Render the lines below as a JSON list of strings, one string per line, omitting any blank lines.

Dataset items
================================

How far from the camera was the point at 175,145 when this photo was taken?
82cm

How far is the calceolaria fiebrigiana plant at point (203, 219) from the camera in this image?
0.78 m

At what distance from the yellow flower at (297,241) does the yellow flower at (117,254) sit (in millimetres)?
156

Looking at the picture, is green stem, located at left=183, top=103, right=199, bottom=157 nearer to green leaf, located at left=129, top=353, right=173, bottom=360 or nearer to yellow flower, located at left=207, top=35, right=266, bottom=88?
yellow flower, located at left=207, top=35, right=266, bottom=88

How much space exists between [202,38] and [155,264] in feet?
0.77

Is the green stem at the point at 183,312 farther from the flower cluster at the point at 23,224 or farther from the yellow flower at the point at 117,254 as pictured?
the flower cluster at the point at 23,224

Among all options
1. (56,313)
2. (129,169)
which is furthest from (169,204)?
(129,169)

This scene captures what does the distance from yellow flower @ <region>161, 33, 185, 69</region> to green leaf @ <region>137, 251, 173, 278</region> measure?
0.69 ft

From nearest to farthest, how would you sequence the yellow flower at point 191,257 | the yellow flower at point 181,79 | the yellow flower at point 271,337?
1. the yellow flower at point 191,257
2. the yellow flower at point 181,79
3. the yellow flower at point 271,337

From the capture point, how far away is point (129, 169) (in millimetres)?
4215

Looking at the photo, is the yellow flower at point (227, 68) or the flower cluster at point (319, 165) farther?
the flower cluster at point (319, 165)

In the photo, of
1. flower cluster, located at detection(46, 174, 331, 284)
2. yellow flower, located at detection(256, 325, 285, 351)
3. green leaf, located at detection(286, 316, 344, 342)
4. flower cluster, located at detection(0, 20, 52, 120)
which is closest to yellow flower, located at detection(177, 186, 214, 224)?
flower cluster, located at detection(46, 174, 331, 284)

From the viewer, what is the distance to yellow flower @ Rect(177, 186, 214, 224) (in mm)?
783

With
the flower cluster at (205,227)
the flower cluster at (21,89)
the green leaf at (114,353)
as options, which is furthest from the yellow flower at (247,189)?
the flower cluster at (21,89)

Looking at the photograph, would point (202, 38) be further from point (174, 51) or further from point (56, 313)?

================================

▸ RESULT OF THIS EXERCISE:
[
  "How far from the camera was the point at 175,145 when this photo was taken?",
  "82cm",
  "How far is the calceolaria fiebrigiana plant at point (203, 219) from the camera in this image?",
  "0.78 m",
  "At what distance from the yellow flower at (297,241) does the yellow flower at (117,254) sit (in millimetres)?",
  "156",
  "Looking at the picture, is green stem, located at left=183, top=103, right=199, bottom=157 nearer to green leaf, located at left=129, top=353, right=173, bottom=360 or nearer to yellow flower, located at left=207, top=35, right=266, bottom=88?",
  "yellow flower, located at left=207, top=35, right=266, bottom=88",
  "How much space exists between [202,38] and [155,264] in feet?",
  "0.77",
  "Is the green stem at the point at 183,312 farther from the flower cluster at the point at 23,224 or farther from the yellow flower at the point at 117,254 as pictured?",
  "the flower cluster at the point at 23,224",
  "Among all options",
  "1. (56,313)",
  "2. (129,169)",
  "which is furthest from (169,204)?",
  "(129,169)",
  "This scene captures what does the distance from yellow flower @ <region>161, 33, 185, 69</region> to green leaf @ <region>137, 251, 173, 278</region> measure?",
  "0.69 ft",
  "From nearest to farthest, how would you sequence the yellow flower at point 191,257 | the yellow flower at point 181,79 | the yellow flower at point 271,337?",
  "1. the yellow flower at point 191,257",
  "2. the yellow flower at point 181,79",
  "3. the yellow flower at point 271,337",
  "From the capture point, how far away is point (129, 169) (in millimetres)?",
  "4215",
  "Looking at the photo, is the yellow flower at point (227, 68) or the flower cluster at point (319, 165) farther?",
  "the flower cluster at point (319, 165)",
  "In the photo, of",
  "1. flower cluster, located at detection(46, 174, 331, 284)",
  "2. yellow flower, located at detection(256, 325, 285, 351)",
  "3. green leaf, located at detection(286, 316, 344, 342)",
  "4. flower cluster, located at detection(0, 20, 52, 120)",
  "which is closest to yellow flower, located at detection(177, 186, 214, 224)?",
  "flower cluster, located at detection(46, 174, 331, 284)",
  "From the viewer, what is the distance to yellow flower @ Rect(177, 186, 214, 224) (in mm)?",
  "783",
  "With",
  "the flower cluster at (205,227)",
  "the flower cluster at (21,89)",
  "the green leaf at (114,353)",
  "as options, which is furthest from the yellow flower at (247,189)?",
  "the flower cluster at (21,89)",
  "Looking at the photograph, would point (202, 38) be further from point (174, 51) or further from point (56, 313)?"
]